A girlfriend of mine recently applied for a new job with a new company that she’s been eyeing for a while on the path to success in her career field. When she went for her interview, she was bubbling over with excitement about how well it went, and how optimistic she is that the job is hers. When I asked her if she’d followed up at that point, she asked what the point was. She really did not think that it would make much of a difference in the grand scheme of life, but it really does. You have to follow up after an interview if you want to make a good impression, and there are some rules to live by.  

Two Days Post Interview

This is when you send in a written thank you letter. It can be an email, a handwritten note or whatever; you just have to do this within two days of your interview. Don’t mail the notes, though; drop them off yourself to eliminate the risk that they are lost in the mail or simply never arrive in a timely fashion. Your job is worth every little second it takes to thank those who took the time out of their day to interview you for the position you’ve been eyeing.

One to Two Weeks Post Interview

Now that it’s been a week or two following the interview, follow-up with the person with whom you met to see if the position has been filled and to remind them that you are very interested in the job. The only reason you should not call to do this is if they said they’d need more time to make a decision in the interview. If the person intervening you specifies a time when they are making their final decision, don’t call and ask about it prior to that date. That’s not the time to follow-up. However, you can call once they’ve allowed the time line to pass.
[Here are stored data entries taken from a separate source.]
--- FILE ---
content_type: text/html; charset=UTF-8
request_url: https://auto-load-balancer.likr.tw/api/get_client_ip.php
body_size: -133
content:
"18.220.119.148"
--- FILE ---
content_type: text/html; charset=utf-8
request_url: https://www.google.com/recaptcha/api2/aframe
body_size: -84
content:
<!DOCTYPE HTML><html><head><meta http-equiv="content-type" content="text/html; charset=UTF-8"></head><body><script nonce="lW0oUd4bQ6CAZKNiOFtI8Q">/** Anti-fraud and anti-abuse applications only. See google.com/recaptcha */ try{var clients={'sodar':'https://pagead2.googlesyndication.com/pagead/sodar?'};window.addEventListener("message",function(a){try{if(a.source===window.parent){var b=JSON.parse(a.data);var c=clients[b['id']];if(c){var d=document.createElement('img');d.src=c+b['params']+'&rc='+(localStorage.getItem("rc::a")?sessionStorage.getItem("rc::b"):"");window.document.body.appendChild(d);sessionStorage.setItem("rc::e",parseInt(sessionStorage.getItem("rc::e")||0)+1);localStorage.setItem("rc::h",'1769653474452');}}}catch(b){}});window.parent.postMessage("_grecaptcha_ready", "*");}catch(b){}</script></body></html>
If no one calls you back after this, it’s time to move on. However, your enthusiasm and your eagerness for the job might just spark a fire that leads to your hire. The person who puts forth the sincerest effort, after all, is usually the one that stands out the most when it comes to potential job hires.

Pick only one person, though; do not call everyone you met at the company when you went through your interview. Just pick the one person that you feel is the most important with whom to speak and reach out to that person. Otherwise, you’re going to seem desperate and unprofessional.

An Important Lesson for All

Now that you know you’re following up after that next job interview, remember one thing. Do not sound impatient when you follow up. You want to sound interested, but you do not want to sound annoyed or irritated or impatient in any way about the job. Inquire about the position and do so in a manner that conveys you are excited about it, but not one that conveys you are annoyed that they have not yet made a decision.

Following up doesn’t seem like a big deal, but it is sometimes the key to being hired. When a company has several good candidates for a position from which to choose, it’s often the above and beyond personal details that ends up getting a person hired. If you and someone else have the same work experience, history and education, it could be the person who makes the most effort that ends up taking the job. Don’t let something as small as a follow-up be the reason you don’t get the career you want.